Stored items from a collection
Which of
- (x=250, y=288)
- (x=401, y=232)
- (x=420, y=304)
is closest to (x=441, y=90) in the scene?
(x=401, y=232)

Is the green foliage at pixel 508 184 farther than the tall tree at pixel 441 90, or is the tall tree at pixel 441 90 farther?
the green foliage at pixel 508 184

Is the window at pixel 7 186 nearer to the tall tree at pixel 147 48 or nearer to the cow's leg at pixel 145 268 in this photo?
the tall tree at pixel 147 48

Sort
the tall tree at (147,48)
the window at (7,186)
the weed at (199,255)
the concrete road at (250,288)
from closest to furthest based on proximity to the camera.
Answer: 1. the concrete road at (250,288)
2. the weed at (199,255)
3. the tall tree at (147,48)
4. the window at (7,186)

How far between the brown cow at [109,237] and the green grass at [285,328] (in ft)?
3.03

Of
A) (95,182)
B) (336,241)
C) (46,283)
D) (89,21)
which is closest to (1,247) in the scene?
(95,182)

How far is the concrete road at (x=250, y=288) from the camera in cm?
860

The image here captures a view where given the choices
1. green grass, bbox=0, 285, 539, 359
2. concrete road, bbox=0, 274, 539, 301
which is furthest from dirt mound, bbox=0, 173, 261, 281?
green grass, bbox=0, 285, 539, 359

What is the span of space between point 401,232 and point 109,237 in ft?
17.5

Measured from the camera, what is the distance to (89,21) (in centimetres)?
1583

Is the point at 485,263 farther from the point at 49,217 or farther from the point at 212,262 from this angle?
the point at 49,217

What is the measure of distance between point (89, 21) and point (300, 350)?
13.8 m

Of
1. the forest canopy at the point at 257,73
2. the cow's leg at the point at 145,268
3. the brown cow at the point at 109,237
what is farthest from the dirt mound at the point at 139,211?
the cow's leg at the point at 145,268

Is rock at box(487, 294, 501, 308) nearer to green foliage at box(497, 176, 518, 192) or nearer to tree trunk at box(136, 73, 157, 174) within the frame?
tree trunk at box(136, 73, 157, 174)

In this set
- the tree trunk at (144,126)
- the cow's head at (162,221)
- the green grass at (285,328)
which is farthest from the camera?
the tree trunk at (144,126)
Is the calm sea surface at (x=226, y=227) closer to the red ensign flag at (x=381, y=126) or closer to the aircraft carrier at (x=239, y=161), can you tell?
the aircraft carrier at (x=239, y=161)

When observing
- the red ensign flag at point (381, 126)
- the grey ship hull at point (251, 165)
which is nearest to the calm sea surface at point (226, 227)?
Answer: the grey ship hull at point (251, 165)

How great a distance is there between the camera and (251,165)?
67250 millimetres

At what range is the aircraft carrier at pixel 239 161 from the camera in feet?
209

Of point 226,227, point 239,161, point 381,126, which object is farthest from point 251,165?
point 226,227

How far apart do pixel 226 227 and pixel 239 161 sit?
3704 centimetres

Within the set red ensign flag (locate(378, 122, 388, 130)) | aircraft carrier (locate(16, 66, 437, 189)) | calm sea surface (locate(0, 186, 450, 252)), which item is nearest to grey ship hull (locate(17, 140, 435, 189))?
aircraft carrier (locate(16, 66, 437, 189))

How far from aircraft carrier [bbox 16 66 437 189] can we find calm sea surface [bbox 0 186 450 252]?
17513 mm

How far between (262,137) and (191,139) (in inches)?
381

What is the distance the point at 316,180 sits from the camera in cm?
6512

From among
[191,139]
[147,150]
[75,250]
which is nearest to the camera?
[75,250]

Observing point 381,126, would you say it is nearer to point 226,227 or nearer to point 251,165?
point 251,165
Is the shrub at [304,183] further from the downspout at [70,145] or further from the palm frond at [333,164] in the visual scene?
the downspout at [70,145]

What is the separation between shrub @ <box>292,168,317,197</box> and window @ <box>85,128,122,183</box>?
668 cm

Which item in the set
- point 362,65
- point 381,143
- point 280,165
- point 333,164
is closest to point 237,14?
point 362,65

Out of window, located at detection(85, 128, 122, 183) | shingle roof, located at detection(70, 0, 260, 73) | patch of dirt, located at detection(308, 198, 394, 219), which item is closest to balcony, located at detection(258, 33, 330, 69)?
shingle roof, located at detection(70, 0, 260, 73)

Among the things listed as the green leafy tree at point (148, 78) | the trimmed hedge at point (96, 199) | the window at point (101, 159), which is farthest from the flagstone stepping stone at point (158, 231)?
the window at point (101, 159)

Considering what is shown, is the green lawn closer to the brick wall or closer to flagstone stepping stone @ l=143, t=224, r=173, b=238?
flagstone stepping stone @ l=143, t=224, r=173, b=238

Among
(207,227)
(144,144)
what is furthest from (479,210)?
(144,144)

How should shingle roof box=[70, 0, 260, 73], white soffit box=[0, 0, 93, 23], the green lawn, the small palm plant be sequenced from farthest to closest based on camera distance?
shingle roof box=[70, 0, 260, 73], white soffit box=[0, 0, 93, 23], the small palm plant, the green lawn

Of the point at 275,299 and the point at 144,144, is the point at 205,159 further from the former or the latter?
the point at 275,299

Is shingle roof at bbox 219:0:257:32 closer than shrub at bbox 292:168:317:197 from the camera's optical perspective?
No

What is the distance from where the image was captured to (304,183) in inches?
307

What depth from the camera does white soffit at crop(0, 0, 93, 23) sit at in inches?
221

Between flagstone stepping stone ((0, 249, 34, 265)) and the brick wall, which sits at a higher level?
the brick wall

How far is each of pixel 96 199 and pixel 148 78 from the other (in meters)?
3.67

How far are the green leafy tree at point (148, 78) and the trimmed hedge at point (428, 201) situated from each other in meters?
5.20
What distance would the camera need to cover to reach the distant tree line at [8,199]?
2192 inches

Written instruction:
Everything from the line containing "What is the separation" through the final line of the listing, inclusive, must be reproduced exactly; leave out the rest.

Task solution:
What is the separation between shrub @ <box>292,168,317,197</box> and window @ <box>85,128,122,183</box>?
668 cm

Which item in the set
- point 362,65
- point 381,143
- point 280,165
- point 333,164
is closest to point 237,14?
point 362,65

Out of window, located at detection(85, 128, 122, 183) | shingle roof, located at detection(70, 0, 260, 73) | patch of dirt, located at detection(308, 198, 394, 219), which item is closest to balcony, located at detection(258, 33, 330, 69)?
shingle roof, located at detection(70, 0, 260, 73)

Among the things listed as the green leafy tree at point (148, 78) | the trimmed hedge at point (96, 199) | the window at point (101, 159), which is farthest from the flagstone stepping stone at point (158, 231)?
the window at point (101, 159)

Considering what is shown, is the green lawn closer to the brick wall or closer to flagstone stepping stone @ l=143, t=224, r=173, b=238?
flagstone stepping stone @ l=143, t=224, r=173, b=238

Among
(207,227)
(144,144)
what is furthest from (479,210)?
(144,144)

How should shingle roof box=[70, 0, 260, 73], white soffit box=[0, 0, 93, 23], the green lawn, the small palm plant be sequenced from farthest to closest based on camera distance?
shingle roof box=[70, 0, 260, 73], white soffit box=[0, 0, 93, 23], the small palm plant, the green lawn

Of the point at 275,299 and the point at 144,144, is the point at 205,159 further from the former or the latter?
the point at 275,299

Is shingle roof at bbox 219:0:257:32 closer than shrub at bbox 292:168:317:197 from the camera's optical perspective?
No

What is the distance from where the image was captured to (304,183) in inches?
307

What depth from the camera does white soffit at crop(0, 0, 93, 23) sit at in inches?
221

Between flagstone stepping stone ((0, 249, 34, 265)) and the brick wall, which sits at a higher level?
the brick wall

How far is each of pixel 96 199 and pixel 148 78 from the other (in meters)?
3.67

How far are the green leafy tree at point (148, 78) and the trimmed hedge at point (428, 201) situated from each other in meters?
5.20
What distance would the camera need to cover to reach the distant tree line at [8,199]?
2192 inches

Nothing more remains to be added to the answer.